▸ The problem: Copy the rows below word for word, starting at the line that contains "How much distance" and ending at the last row.

(Excerpts from a spatial dataset)
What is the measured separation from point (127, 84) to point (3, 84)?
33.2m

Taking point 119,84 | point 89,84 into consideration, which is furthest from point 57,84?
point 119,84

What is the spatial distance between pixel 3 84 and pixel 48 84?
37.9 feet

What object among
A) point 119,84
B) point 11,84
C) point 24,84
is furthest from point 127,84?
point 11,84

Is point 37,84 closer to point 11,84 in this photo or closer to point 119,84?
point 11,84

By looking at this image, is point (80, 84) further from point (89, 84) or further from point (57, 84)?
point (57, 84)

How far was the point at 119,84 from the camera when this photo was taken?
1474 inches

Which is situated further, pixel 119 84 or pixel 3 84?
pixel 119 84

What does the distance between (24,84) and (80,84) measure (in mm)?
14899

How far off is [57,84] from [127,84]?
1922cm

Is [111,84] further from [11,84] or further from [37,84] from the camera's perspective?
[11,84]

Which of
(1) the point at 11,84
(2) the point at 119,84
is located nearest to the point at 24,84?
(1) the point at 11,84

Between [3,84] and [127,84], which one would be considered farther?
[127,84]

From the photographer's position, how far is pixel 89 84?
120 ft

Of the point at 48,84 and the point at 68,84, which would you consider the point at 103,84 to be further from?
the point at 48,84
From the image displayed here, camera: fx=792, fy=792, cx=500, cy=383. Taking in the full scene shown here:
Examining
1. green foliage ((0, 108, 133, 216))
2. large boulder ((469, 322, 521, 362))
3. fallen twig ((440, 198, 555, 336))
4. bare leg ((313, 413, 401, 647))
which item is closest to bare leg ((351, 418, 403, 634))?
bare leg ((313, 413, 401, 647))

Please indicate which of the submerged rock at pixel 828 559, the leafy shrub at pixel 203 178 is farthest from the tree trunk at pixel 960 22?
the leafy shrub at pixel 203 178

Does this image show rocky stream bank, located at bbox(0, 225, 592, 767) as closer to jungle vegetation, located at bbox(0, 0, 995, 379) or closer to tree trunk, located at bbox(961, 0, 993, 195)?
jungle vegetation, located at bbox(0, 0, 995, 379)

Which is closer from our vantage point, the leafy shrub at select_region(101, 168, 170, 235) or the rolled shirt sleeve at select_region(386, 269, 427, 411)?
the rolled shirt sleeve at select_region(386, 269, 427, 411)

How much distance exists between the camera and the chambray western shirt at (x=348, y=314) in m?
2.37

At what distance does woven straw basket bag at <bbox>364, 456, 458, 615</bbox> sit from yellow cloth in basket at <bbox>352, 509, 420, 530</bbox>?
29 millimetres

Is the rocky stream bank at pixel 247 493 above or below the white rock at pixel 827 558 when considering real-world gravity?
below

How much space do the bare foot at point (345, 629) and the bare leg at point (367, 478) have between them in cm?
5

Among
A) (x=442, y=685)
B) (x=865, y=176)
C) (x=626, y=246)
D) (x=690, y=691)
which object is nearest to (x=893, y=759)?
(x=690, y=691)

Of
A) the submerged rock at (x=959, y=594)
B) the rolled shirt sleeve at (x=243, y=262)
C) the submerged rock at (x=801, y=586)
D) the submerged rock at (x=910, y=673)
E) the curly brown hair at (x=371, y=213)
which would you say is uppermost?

▸ Written response:
How much distance exists between the camera and the chambray western shirt at (x=348, y=314) in m?
2.37

At what distance does woven straw basket bag at <bbox>364, 456, 458, 615</bbox> sit from yellow cloth in basket at <bbox>352, 509, 420, 530</bbox>?
29 millimetres

Is the rocky stream bank at pixel 247 493 above or below the white rock at pixel 827 558 when considering real-world gravity?
below

How much space do the bare foot at point (345, 629) and the bare leg at point (367, 478) have between them in cm?
5

Among
A) (x=442, y=685)
B) (x=865, y=176)
C) (x=626, y=246)
D) (x=690, y=691)
which object is nearest to (x=893, y=759)?
(x=690, y=691)

Of
A) the submerged rock at (x=959, y=594)
B) the rolled shirt sleeve at (x=243, y=262)
C) the submerged rock at (x=801, y=586)
D) the submerged rock at (x=910, y=673)
E) the curly brown hair at (x=371, y=213)
which would you say is uppermost?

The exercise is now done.